Kein Effekt hascht die Aufmerksamkeit. Die bombastischen Videoeinspielungen, Showtreppen und Leuchteffekte, von denen nach dem Auftakt der „Set The World On Fire Tour“ in Frankfurt zu lesen war, entpuppen sich als unspektakuläre Ideal-Standard-Leinwände zwei wackelige Stiegen und Funzellicht. Circensische Artistik einer P!NK und Musical-Choreografien einer Kylie Minogue sind nicht das Ding der Keys, nur vier Tänzer und teilweise heftige Preise am Fanartikelstand (20 Euro für einen Schlüsselanhänger) sind Zugeständnisse an amerikanische Gala-Pop-Gewohnheiten.

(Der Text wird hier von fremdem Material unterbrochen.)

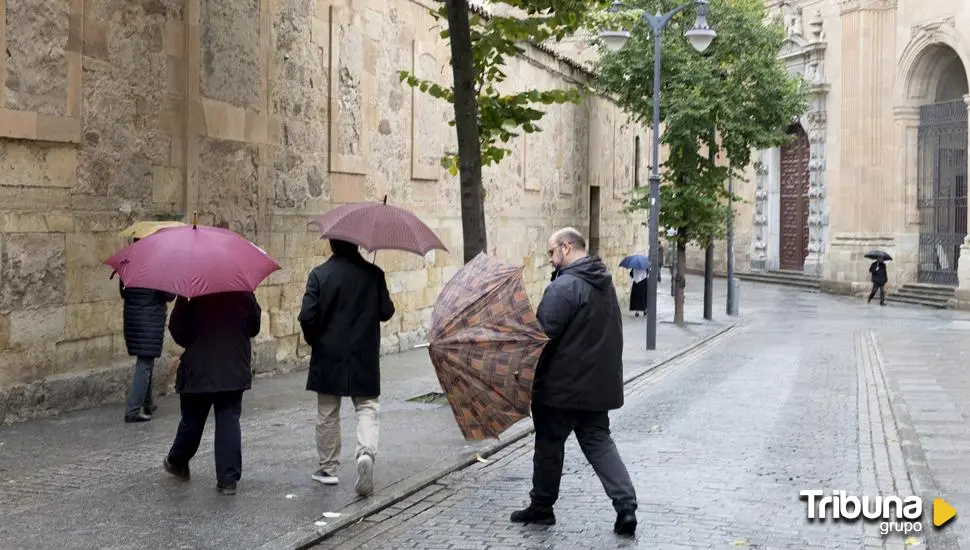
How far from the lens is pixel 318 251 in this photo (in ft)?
50.7

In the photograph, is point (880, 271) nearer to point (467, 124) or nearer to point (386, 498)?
point (467, 124)

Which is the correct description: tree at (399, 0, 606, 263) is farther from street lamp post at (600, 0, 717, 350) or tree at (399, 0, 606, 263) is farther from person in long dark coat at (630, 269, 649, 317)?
person in long dark coat at (630, 269, 649, 317)

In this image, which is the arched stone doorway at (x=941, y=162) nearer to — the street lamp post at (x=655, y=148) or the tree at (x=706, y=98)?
the tree at (x=706, y=98)

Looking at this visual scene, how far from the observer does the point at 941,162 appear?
3556 centimetres

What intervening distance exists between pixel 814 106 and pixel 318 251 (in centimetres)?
3027

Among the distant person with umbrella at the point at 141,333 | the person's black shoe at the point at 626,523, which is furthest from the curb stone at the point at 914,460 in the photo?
the distant person with umbrella at the point at 141,333

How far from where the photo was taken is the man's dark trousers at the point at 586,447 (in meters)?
6.80

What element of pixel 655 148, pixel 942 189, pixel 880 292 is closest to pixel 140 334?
pixel 655 148

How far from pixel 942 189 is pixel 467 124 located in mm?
27343

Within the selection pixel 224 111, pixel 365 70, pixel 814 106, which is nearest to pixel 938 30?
pixel 814 106

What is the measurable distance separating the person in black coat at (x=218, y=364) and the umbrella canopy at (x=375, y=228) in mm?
747

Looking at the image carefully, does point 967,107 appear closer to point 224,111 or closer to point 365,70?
point 365,70

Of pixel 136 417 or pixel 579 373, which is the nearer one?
pixel 579 373

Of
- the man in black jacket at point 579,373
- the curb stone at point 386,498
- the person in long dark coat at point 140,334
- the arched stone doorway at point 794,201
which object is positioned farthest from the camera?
the arched stone doorway at point 794,201
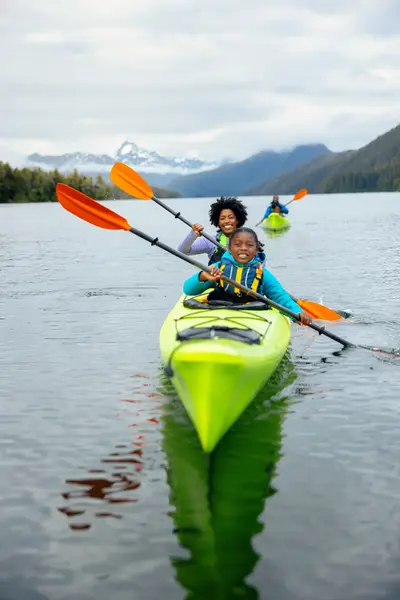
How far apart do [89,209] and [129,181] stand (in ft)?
11.8

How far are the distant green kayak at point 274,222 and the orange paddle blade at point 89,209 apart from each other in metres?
28.6

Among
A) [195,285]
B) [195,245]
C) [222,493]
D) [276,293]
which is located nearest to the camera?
[222,493]

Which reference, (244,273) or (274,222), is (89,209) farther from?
(274,222)

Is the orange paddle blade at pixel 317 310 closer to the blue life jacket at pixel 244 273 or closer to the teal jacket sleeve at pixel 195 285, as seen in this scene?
the teal jacket sleeve at pixel 195 285

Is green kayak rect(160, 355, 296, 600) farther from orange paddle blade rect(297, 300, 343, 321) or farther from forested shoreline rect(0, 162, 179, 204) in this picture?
forested shoreline rect(0, 162, 179, 204)

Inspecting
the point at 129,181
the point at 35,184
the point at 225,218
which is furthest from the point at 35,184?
the point at 225,218

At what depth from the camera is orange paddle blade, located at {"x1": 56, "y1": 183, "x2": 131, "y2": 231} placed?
31.3 ft

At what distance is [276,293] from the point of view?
9.54m

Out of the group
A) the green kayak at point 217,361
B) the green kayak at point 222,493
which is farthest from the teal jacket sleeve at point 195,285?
the green kayak at point 222,493

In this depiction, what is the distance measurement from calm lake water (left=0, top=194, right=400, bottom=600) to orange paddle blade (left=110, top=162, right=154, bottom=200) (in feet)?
8.11

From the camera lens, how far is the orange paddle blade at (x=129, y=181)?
12930mm

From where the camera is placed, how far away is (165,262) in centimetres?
2614

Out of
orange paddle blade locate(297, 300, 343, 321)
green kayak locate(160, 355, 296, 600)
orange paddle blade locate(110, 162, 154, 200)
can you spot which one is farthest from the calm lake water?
orange paddle blade locate(110, 162, 154, 200)

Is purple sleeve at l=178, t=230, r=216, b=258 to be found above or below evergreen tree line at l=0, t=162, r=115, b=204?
below
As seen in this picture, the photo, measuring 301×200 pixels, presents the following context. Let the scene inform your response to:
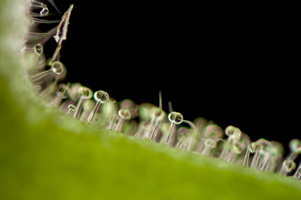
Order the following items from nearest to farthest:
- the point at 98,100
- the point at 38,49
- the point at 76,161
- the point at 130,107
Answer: the point at 76,161 < the point at 38,49 < the point at 98,100 < the point at 130,107

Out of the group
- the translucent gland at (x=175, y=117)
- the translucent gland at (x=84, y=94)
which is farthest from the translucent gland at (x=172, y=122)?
the translucent gland at (x=84, y=94)

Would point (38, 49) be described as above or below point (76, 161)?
above

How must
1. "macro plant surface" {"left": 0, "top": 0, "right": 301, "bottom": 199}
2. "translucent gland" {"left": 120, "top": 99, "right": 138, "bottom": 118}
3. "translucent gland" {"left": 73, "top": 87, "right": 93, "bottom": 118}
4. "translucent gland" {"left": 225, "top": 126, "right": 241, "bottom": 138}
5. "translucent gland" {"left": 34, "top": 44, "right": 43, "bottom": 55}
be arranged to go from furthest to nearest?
"translucent gland" {"left": 120, "top": 99, "right": 138, "bottom": 118}
"translucent gland" {"left": 225, "top": 126, "right": 241, "bottom": 138}
"translucent gland" {"left": 73, "top": 87, "right": 93, "bottom": 118}
"translucent gland" {"left": 34, "top": 44, "right": 43, "bottom": 55}
"macro plant surface" {"left": 0, "top": 0, "right": 301, "bottom": 199}

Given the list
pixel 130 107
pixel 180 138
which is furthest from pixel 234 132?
pixel 130 107

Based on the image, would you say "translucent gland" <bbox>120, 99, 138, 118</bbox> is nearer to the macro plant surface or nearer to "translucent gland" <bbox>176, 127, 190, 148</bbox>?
"translucent gland" <bbox>176, 127, 190, 148</bbox>

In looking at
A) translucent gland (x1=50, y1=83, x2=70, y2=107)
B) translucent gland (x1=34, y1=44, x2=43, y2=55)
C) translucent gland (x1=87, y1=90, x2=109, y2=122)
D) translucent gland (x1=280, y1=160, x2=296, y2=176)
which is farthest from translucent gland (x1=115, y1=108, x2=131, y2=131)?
translucent gland (x1=280, y1=160, x2=296, y2=176)

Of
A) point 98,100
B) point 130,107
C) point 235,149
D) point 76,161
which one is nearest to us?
point 76,161

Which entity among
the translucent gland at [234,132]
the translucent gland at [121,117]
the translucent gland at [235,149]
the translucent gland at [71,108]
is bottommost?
the translucent gland at [71,108]

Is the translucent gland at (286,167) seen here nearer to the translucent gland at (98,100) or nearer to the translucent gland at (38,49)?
the translucent gland at (98,100)

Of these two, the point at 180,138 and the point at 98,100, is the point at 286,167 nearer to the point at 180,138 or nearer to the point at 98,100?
the point at 180,138

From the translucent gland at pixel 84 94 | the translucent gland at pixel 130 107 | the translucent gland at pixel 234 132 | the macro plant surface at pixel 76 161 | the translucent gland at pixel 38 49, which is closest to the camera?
the macro plant surface at pixel 76 161
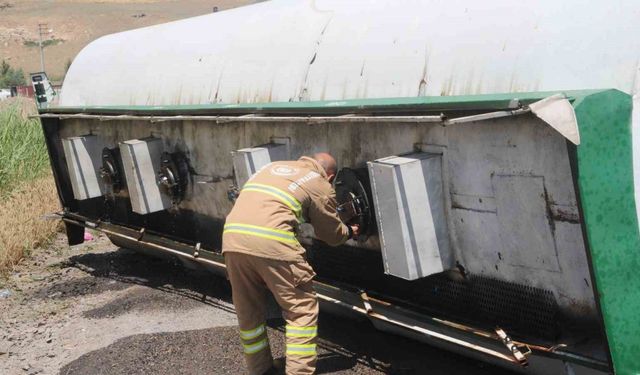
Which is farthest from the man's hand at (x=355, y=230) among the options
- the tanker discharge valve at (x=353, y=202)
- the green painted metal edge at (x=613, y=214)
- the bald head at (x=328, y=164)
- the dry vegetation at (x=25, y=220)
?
the dry vegetation at (x=25, y=220)

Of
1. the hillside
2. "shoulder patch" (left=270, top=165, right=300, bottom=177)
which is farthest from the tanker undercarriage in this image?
the hillside

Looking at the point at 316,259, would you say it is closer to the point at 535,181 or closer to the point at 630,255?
the point at 535,181

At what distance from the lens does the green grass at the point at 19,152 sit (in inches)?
364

Am liebsten sitzt Alicia Keys im einsamen Lichtkegel an ihren Klavieren, die sie öfter tauscht als ihre Garderobe, und drückt auf die Tränendrüsentasten. „Diary“ und „Fallin’“, das sind in Verse gefasste Dramen, die über Stuhlreihen gleiten, auf denen Damen in High Heels mit übergeschlagenen Beinen sachte mitwippen und auf Aufforderung bei „Tears Always Win“ mitklatschen. Tränen lügen vielleicht, aber sie verlieren nicht. So manches noch vor dem Konzert (zur Not auch auf dem Männer-WC) geprüfte Make-up verliert den Kampf gegen salziges Sekret. Sofern die Augen nicht zufallen.

Denn wer in dem steten Reigen von gefällig-gefühligem Pianopop aus Alicias Schokoladenfabrik mal luftigere, aufmunternde Kost erwartet, muss sich gedulden. „Another Way To Die“ zum Beispiel, das pompös polternde James-Bond-Duett mit Jack White, ist auf der Tour nicht im Programm und wird nur zweimal kurz als Teil von „A Woman’s Worth“ angedeutet. Sehr schade.

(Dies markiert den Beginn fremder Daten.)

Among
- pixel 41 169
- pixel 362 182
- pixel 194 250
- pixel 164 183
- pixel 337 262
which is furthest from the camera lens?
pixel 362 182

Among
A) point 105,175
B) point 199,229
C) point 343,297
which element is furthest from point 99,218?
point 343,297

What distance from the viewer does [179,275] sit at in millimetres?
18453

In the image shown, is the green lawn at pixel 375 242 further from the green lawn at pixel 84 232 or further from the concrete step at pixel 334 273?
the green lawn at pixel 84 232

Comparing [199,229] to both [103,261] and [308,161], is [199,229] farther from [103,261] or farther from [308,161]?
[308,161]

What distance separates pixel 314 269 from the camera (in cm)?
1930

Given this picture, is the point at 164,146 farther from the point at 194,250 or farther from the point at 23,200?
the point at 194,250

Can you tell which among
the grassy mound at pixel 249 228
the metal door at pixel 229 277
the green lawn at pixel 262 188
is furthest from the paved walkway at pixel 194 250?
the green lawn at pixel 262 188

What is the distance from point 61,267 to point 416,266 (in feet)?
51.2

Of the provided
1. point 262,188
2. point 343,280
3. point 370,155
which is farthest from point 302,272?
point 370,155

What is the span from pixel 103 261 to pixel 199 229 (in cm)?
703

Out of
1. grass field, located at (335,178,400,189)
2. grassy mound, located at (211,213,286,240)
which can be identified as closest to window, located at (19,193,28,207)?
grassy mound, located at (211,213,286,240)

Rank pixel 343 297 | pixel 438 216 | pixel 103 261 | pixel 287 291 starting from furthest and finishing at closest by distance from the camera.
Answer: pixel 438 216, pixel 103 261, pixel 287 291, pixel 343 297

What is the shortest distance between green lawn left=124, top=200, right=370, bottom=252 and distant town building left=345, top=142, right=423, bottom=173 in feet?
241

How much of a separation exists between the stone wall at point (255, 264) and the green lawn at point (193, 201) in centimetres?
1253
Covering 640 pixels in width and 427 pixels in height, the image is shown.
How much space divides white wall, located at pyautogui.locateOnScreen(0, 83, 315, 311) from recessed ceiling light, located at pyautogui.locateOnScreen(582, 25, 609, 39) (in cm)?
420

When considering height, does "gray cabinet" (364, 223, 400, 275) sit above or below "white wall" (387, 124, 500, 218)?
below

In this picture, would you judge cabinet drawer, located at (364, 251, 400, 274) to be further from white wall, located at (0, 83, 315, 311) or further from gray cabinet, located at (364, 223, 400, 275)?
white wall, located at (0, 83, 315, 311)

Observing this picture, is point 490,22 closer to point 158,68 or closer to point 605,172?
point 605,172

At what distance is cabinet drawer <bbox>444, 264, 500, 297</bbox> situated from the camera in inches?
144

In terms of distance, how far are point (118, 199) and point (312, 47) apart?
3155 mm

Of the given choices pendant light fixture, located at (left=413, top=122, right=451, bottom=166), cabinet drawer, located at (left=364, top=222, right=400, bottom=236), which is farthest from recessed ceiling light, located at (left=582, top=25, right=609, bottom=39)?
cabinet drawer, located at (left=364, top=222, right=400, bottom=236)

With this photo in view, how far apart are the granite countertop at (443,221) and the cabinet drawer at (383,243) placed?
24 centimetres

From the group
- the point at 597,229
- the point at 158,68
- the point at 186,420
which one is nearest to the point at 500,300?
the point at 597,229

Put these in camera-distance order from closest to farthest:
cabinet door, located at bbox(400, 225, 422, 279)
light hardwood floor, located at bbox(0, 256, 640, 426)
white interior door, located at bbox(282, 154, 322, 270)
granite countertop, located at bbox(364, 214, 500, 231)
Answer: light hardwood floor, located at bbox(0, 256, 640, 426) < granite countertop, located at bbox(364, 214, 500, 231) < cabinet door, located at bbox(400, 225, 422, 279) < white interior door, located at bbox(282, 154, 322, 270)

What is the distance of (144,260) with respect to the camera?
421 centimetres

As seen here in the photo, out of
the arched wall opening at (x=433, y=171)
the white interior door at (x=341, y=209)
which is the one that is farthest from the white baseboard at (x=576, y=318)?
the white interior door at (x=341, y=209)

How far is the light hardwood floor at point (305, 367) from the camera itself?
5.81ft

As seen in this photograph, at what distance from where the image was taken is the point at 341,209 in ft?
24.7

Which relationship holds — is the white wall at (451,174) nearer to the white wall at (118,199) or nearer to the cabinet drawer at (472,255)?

Dabei hat die 32 Jahre junge Universalkünstlerin, sprich Sängerin, Komponistin und Gelegenheitsschauspielerin, genug Esprit, um die Entfernungen einer sterilen Multifunktionsarena auf Clubmaße schrumpfen zu lassen. Wie sehr wünscht man sich, einen satten R&B-Heuler wie „If I Ain‘t Got You“ mit dem Sound und der unmittelbaren Nähe des Mojo Clubs zu erleben. Oder, wie schon 2004, auf der Freilichtbühne im Stadtpark, wo auch eine P!INK auf ein erdiges Level gehoben wurde, ohne weniger unterhaltsam zu sein. Aber es bleibt bei den Arenen, denn der Umsatz muss stimmen. Vor wenigen Wochen war Alicia Keys Stargast bei der Präsentation der neuen Mercedes S-Klasse in einem Flugzeughangar auf Finkenwerder. Große Halle, großer Reibach, das alte Spiel.

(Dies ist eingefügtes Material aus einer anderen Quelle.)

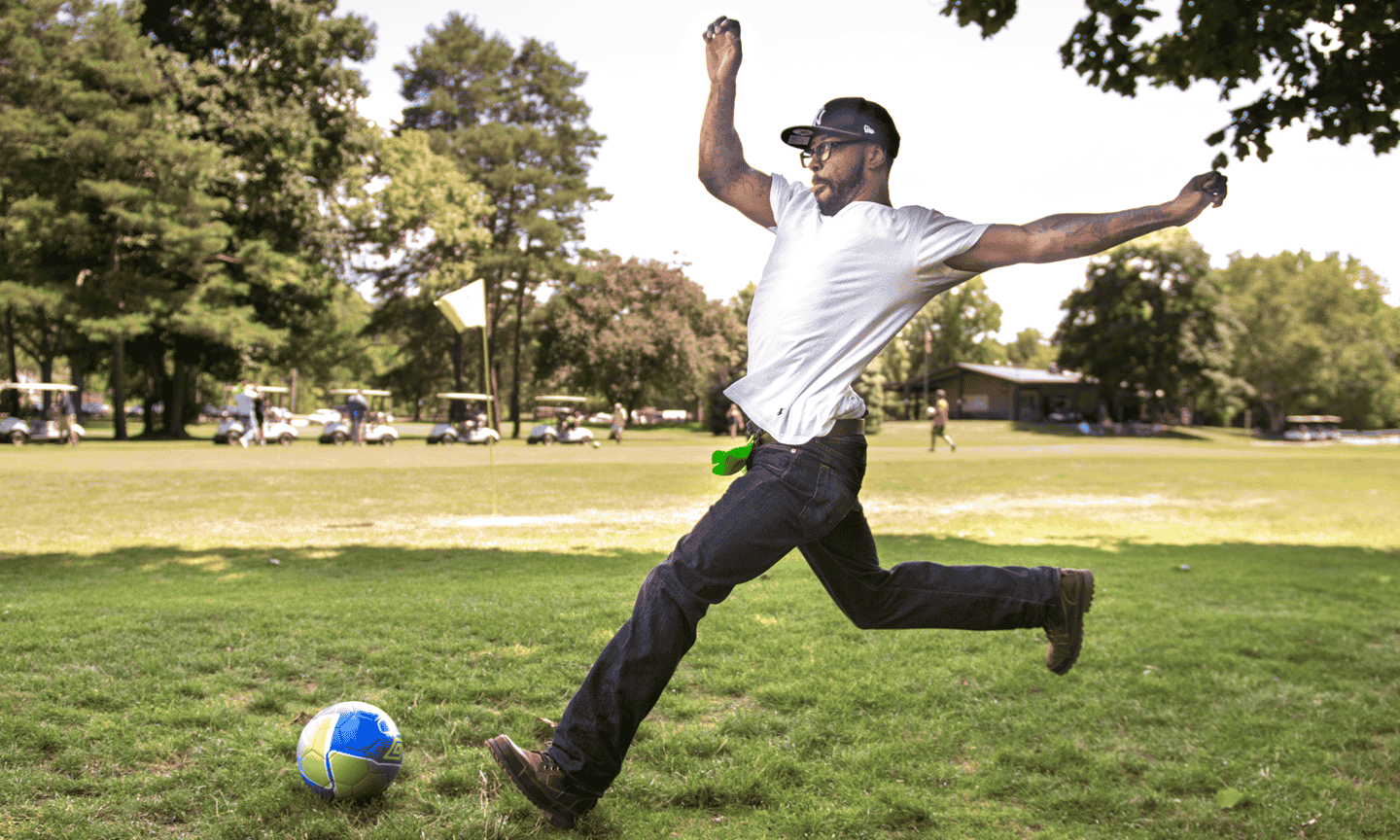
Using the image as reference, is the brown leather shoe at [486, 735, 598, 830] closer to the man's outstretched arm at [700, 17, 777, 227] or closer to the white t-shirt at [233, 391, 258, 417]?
the man's outstretched arm at [700, 17, 777, 227]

Ein Nummer-eins-Album wie zuletzt 2012 „Girl On Fire“ mag sich mit Platin schmücken und gut neben ihren 14 Grammys im Regal machen, aber die Zeiten waren 2001 beim Debüt „Songs In A Minor“ anders, zwölf Millionen Tonträger setzt auch eine Alicia Keys nicht mehr ab. Da kostet eine Konzertkarte aktuell eben bis zu 150 Euro. Das weckt entsprechende Erwartungshaltungen bei den Ticketkäufern.

Ob die in Hamburg erfüllt werden? Bei den letzten von 100 Minuten mit Sicherheit. „New Day“ und „Girl On Fire“ erhöhen das Tempo und locken die 8800 aus den Sitzen. Die Keys trommelt unter einem Sternenhimmel aus Smartphone-Displays, es wird getanzt, gejubelt und frenetisch applaudiert. „Behaltet euren Spirit und Gott schütze euch“, ruft die Lady aus Manhattan und lässt mit Sinatra-Zitaten und der überdimensionalen New-York-Hymne „Empire State Of Mind“, bei der Rapper Jay-Z vom Videoband eingespielt wird, ein starkes Finale von der Leine. Der Song schallt auch vor der Arena aus diversen Autoradios und Mobiltelefonen, dann senkt sich die Nacht über Stellingen. Im Stadion nebenan wird bald die Bühne für das nächste Großkonzert aufgebaut. Bleibt zu hoffen, dass kein Depeche-Mode-Fan Karten für Alicia Keys aus seinem Umschlag zieht.